Dataset items:
----------------------------------------

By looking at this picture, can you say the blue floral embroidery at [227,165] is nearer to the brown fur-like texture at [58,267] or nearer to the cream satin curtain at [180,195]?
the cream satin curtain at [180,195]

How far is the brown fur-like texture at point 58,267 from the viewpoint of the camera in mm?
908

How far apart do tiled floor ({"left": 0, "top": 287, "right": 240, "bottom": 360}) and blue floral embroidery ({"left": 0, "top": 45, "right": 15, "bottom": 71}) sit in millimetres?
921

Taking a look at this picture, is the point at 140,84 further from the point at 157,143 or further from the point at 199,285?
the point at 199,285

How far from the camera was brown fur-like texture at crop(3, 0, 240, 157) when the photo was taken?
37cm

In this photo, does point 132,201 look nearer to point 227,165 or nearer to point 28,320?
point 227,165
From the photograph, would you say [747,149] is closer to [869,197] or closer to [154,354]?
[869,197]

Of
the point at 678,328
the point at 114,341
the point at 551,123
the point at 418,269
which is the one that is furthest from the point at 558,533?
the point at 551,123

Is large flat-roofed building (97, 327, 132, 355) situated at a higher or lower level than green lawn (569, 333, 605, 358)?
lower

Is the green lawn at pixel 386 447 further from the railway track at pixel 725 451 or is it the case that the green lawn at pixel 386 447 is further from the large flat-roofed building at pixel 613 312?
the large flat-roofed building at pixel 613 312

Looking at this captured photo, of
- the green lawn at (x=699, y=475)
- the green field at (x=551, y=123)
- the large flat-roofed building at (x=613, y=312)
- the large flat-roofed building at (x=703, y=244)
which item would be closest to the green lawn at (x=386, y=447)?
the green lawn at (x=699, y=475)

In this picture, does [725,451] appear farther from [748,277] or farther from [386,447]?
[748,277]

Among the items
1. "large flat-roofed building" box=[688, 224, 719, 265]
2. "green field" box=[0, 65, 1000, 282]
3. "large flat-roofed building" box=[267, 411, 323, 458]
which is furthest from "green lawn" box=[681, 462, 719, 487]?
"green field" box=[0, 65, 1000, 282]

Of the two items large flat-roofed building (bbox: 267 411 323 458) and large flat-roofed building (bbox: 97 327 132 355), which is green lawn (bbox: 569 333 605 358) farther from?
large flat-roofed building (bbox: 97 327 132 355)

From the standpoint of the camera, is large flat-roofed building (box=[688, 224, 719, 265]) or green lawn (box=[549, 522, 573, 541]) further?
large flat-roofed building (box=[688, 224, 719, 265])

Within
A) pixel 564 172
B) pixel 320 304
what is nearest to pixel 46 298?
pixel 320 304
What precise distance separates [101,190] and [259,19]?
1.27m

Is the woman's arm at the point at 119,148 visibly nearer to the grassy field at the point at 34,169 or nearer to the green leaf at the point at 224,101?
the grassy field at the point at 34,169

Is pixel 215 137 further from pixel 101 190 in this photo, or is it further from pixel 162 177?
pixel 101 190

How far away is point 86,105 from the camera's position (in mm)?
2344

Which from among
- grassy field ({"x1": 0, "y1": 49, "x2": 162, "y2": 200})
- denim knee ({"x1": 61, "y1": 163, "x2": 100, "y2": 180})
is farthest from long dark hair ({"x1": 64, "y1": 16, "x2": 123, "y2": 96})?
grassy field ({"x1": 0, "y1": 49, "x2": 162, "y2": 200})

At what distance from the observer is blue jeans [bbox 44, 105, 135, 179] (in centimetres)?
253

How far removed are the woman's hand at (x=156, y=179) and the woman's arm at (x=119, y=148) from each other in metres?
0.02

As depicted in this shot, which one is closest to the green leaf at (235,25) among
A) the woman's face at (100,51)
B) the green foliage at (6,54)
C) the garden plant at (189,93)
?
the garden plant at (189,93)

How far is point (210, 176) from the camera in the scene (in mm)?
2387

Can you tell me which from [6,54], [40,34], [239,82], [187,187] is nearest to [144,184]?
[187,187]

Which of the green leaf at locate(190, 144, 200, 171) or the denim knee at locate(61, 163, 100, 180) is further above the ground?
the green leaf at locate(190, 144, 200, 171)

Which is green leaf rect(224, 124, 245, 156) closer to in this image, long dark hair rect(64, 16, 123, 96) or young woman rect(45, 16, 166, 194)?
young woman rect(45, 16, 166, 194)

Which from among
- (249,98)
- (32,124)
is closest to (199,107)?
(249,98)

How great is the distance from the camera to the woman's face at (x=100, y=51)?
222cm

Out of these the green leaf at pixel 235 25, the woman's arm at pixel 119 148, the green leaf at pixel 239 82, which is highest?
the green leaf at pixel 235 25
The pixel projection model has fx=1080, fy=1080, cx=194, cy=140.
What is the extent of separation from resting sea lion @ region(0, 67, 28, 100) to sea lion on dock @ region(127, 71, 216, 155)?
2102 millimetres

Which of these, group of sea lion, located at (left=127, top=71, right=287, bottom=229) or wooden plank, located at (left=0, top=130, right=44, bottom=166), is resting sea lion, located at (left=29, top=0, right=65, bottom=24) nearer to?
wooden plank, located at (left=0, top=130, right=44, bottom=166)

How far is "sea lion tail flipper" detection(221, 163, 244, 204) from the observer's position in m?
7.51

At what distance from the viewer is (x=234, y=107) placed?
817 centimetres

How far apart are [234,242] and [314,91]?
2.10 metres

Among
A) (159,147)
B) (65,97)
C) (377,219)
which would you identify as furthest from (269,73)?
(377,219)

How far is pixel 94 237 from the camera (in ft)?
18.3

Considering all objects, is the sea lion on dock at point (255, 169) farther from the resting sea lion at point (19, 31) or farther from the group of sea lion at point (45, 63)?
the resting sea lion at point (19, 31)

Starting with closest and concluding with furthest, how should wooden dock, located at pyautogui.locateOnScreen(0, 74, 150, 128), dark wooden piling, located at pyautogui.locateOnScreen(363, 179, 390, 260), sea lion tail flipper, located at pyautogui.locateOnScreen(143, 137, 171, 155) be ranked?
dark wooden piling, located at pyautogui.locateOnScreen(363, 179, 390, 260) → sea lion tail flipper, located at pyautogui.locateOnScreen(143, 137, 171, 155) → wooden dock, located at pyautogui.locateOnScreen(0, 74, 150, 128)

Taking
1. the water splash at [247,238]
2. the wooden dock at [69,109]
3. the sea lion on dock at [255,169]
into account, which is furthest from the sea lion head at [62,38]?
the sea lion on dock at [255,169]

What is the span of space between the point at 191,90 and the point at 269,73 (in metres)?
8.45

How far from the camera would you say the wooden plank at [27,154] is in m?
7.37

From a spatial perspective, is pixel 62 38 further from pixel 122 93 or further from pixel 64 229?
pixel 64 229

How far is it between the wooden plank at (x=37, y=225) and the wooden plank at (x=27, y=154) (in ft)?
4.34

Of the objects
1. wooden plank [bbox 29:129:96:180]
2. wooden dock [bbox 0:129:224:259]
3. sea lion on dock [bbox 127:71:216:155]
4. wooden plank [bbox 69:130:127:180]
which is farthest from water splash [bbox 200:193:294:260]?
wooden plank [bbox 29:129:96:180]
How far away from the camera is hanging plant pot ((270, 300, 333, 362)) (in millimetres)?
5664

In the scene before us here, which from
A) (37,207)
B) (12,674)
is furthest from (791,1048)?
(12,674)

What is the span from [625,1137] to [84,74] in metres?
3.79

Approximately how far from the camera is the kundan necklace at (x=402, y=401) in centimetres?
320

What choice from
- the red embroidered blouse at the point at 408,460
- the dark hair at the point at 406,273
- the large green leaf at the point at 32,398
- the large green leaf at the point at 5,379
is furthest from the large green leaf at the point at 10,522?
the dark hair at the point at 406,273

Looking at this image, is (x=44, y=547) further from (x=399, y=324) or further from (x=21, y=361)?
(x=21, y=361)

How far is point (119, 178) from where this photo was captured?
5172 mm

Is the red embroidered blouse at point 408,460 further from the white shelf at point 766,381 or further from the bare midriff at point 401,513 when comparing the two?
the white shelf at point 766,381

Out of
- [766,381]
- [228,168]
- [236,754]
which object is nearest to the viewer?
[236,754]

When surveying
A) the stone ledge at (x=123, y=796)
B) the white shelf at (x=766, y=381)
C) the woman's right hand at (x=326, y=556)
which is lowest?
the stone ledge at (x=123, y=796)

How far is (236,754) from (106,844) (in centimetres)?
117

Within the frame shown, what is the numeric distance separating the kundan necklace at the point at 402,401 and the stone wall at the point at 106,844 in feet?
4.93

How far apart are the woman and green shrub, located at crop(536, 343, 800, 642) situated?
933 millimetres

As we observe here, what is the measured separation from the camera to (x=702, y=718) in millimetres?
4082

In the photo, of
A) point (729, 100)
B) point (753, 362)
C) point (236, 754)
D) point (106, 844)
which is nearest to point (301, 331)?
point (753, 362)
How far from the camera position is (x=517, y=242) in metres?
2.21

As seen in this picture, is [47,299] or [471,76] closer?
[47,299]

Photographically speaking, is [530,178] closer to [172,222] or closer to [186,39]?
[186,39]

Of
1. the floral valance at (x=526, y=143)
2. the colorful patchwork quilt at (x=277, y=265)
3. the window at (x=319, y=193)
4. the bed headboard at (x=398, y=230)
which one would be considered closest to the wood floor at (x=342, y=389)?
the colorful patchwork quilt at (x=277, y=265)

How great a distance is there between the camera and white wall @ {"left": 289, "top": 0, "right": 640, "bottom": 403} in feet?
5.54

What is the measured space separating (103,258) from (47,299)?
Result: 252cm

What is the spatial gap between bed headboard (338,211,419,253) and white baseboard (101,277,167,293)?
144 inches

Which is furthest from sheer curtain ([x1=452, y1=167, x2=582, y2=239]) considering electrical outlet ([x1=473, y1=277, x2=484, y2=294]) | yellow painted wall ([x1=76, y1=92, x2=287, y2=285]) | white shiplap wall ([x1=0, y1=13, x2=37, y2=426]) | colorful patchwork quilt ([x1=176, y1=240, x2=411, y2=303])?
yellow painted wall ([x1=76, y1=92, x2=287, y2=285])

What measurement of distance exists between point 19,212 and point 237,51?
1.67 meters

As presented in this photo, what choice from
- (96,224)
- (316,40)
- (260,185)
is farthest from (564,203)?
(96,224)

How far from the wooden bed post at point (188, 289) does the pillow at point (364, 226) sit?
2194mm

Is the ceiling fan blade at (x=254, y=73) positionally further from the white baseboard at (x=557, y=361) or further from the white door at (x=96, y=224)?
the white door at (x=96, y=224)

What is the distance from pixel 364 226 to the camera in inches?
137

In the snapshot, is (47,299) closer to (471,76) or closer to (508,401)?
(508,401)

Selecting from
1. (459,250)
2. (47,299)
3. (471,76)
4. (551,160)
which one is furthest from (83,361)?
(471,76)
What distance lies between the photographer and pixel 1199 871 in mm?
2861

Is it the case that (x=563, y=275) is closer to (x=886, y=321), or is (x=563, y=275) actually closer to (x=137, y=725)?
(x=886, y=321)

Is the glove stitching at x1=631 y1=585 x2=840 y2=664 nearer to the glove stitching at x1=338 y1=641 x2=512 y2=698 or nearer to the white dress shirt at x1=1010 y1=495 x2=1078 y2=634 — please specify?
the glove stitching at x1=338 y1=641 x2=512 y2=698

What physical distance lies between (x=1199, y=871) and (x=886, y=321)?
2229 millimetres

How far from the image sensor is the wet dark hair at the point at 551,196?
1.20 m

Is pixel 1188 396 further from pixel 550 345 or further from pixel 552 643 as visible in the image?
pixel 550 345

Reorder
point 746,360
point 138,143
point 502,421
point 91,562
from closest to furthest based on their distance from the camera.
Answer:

----------------------------------------

* Set exercise *
The required output is the exact sequence of lines from the one containing "What is the measured space" through the end of the listing, both endpoints included.

* Task result *
What is the measured space separating (103,258) from (47,299)?
Result: 252cm

What is the spatial gap between bed headboard (338,211,419,253) and white baseboard (101,277,167,293)?
144 inches

Which is furthest from sheer curtain ([x1=452, y1=167, x2=582, y2=239]) considering electrical outlet ([x1=473, y1=277, x2=484, y2=294]) | yellow painted wall ([x1=76, y1=92, x2=287, y2=285]) | white shiplap wall ([x1=0, y1=13, x2=37, y2=426]) | colorful patchwork quilt ([x1=176, y1=240, x2=411, y2=303])?
yellow painted wall ([x1=76, y1=92, x2=287, y2=285])

What measurement of distance exists between point 19,212 and point 237,51?
1.67 meters

As presented in this photo, what choice from
- (96,224)
- (316,40)
- (260,185)
is farthest from (564,203)?
(96,224)

How far from the wooden bed post at point (188, 289) does the pillow at point (364, 226) sit?
2194mm

Is the ceiling fan blade at (x=254, y=73) positionally further from the white baseboard at (x=557, y=361) or further from the white door at (x=96, y=224)?
the white door at (x=96, y=224)

What is the distance from pixel 364 226 to the camera in inches?
137

In the snapshot, is (47,299) closer to (471,76) or closer to (508,401)?
(508,401)

Selecting from
1. (459,250)
2. (47,299)
3. (471,76)
4. (551,160)
which one is furthest from (83,361)?
(471,76)
What distance lies between the photographer and pixel 1199 871 in mm?
2861

Is it the case that (x=563, y=275) is closer to (x=886, y=321), or is (x=563, y=275) actually closer to (x=137, y=725)?
(x=886, y=321)

Is the glove stitching at x1=631 y1=585 x2=840 y2=664 nearer to the glove stitching at x1=338 y1=641 x2=512 y2=698 or nearer to the white dress shirt at x1=1010 y1=495 x2=1078 y2=634 — please specify?
the glove stitching at x1=338 y1=641 x2=512 y2=698

What physical distance lies between (x=1199, y=871) and (x=886, y=321)?
2229 millimetres

How far from the image sensor is the wet dark hair at the point at 551,196?
1.20 m

Is pixel 1188 396 further from pixel 550 345 or further from pixel 552 643 as visible in the image?
pixel 550 345

Reorder
point 746,360
point 138,143
point 502,421
point 91,562
from closest to furthest based on their distance from the camera.
Answer:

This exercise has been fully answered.